We showed that when U-937 and KYM-1 cells, which express endogenous p80 receptor, are stimulated with TNF (p80), they do not show activation of NF-κB. However, when the p80 receptor was overexpressed, the TNF (p80) mutein activated NF-κB. This is consistent with the report that overexpression and clustering of TRAF2 can by itself activate NF-κB (13). The p80-mediated activation of NF-κB seen in HeLa-p80 cells was perhaps due to such a clustering of the TRAF2 molecules. Besides TNF (p80), anti-p80 receptor Ab, which was antagonistic to induction of apoptosis (see Fig. 7), activated NF-κB in HeLa-p80 cells (Fig. 5 C, bottom panel). How an antagonistic Ab can become an agonist is not clear. This may be because differential receptor clustering is needed for different signals.

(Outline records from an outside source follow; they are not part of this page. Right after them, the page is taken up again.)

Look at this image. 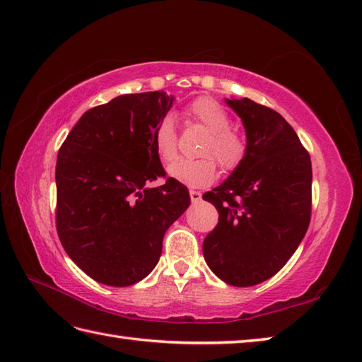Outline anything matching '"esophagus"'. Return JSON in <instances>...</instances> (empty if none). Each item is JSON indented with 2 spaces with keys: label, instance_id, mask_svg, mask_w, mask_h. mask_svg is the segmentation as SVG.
Masks as SVG:
<instances>
[{
  "label": "esophagus",
  "instance_id": "obj_1",
  "mask_svg": "<svg viewBox=\"0 0 362 362\" xmlns=\"http://www.w3.org/2000/svg\"><path fill=\"white\" fill-rule=\"evenodd\" d=\"M189 194H190V202H192V204H197V203L202 202V194H199L198 190H190Z\"/></svg>",
  "mask_w": 362,
  "mask_h": 362
}]
</instances>
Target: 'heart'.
<instances>
[{
	"label": "heart",
	"instance_id": "obj_1",
	"mask_svg": "<svg viewBox=\"0 0 362 362\" xmlns=\"http://www.w3.org/2000/svg\"><path fill=\"white\" fill-rule=\"evenodd\" d=\"M190 115L199 124H203L209 136L203 153L214 155L226 170H234L246 155V142L235 130L230 128V116L218 102L202 98L190 107ZM153 148L163 160H172L178 151V136H176L172 117H164L153 133ZM212 156L199 159L180 158L167 167V173L172 180L189 187H204L212 184L218 175V165Z\"/></svg>",
	"mask_w": 362,
	"mask_h": 362
}]
</instances>
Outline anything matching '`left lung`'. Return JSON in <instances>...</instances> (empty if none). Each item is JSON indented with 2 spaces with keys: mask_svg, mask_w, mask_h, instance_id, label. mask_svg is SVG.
<instances>
[{
  "mask_svg": "<svg viewBox=\"0 0 362 362\" xmlns=\"http://www.w3.org/2000/svg\"><path fill=\"white\" fill-rule=\"evenodd\" d=\"M242 119L246 155L203 199L218 224L203 243L207 267L232 286H252L285 267L299 247L311 215V159L277 111L224 99Z\"/></svg>",
  "mask_w": 362,
  "mask_h": 362,
  "instance_id": "obj_1",
  "label": "left lung"
}]
</instances>
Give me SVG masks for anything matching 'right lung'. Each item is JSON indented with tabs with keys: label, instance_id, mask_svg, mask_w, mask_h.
<instances>
[{
	"label": "right lung",
	"instance_id": "1",
	"mask_svg": "<svg viewBox=\"0 0 362 362\" xmlns=\"http://www.w3.org/2000/svg\"><path fill=\"white\" fill-rule=\"evenodd\" d=\"M175 98L164 91L117 95L88 110L60 147L55 167L57 232L77 267L95 282L130 286L147 277L163 238L190 204L168 178L153 133Z\"/></svg>",
	"mask_w": 362,
	"mask_h": 362
}]
</instances>
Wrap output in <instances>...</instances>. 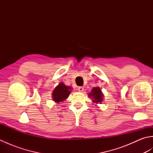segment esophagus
<instances>
[{
    "label": "esophagus",
    "mask_w": 153,
    "mask_h": 153,
    "mask_svg": "<svg viewBox=\"0 0 153 153\" xmlns=\"http://www.w3.org/2000/svg\"><path fill=\"white\" fill-rule=\"evenodd\" d=\"M83 89H84V88H83V87H82V86H80V87H77V90H78L79 91L82 92L83 91Z\"/></svg>",
    "instance_id": "obj_1"
}]
</instances>
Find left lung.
<instances>
[{
	"label": "left lung",
	"mask_w": 153,
	"mask_h": 153,
	"mask_svg": "<svg viewBox=\"0 0 153 153\" xmlns=\"http://www.w3.org/2000/svg\"><path fill=\"white\" fill-rule=\"evenodd\" d=\"M89 97H92L93 98V102H95L97 103L101 102L102 100V96L101 90L99 87H94L92 89V91L89 94Z\"/></svg>",
	"instance_id": "left-lung-1"
}]
</instances>
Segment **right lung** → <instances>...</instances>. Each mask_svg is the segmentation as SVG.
I'll list each match as a JSON object with an SVG mask.
<instances>
[{"instance_id": "add662e5", "label": "right lung", "mask_w": 153, "mask_h": 153, "mask_svg": "<svg viewBox=\"0 0 153 153\" xmlns=\"http://www.w3.org/2000/svg\"><path fill=\"white\" fill-rule=\"evenodd\" d=\"M70 87L66 86L63 83H60L53 91V100L56 102L63 101L70 95Z\"/></svg>"}]
</instances>
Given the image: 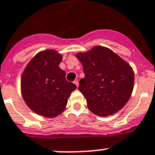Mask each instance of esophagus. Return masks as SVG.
I'll return each mask as SVG.
<instances>
[{"instance_id": "esophagus-1", "label": "esophagus", "mask_w": 155, "mask_h": 155, "mask_svg": "<svg viewBox=\"0 0 155 155\" xmlns=\"http://www.w3.org/2000/svg\"><path fill=\"white\" fill-rule=\"evenodd\" d=\"M74 84H75V85H76V87H78V86H79V82H78V80H75V81H74Z\"/></svg>"}]
</instances>
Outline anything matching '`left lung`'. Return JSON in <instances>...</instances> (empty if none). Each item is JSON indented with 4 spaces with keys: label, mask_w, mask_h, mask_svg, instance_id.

Our results show that p80 receptor can transduce similar signals as the p60 receptor but require a higher level of expression. It is possible that the normal level of p80 receptors present in the cells does signal, but the level is too low to be detectable. Alternatively, a normal level of p80 receptor expression is responsible for long term effects, but is too low to trigger short term effects. Overall, our results indicate that both p60 and p80 receptors can mediate identical signals, but the p60 receptor is more efficient than the p80 receptor. Our results also provide evidence for cross-talk between the two receptors.
We thank Dr. Bing Su for providing plasmid pGST-Jun1–79.
This work was supported by a grant from The Clayton Foundation for Research.
Abbreviations used in this paper: ICD, intracellular domain; DD, death domain; FADD, Fas-associated death domain; FLICE, Fas-associated death domain-like IL-1-converting enzyme; RIP, receptor-interacting protein; TRAF, tumor necrosis factor receptor-associated factor; IAP, inhibitor of apoptosis; NF-κB, nuclear factor-κB; JNK, c-Jun kinase; PARP, poly(A)DP ribose polymerase; GST, glutathione-S-transferase; EMSA, electrophoretic mobility shift assay. TRADD, TNF-receptor associated death domain; ICH-1, ICE and ced-3 homolog-1; MADD; Map kinase-activated death domain protein; TRIP, TRAF-interacting protein; I-FLICE, Inhibitor of FLICE; I-TRAF-Inhibitor of TRAF.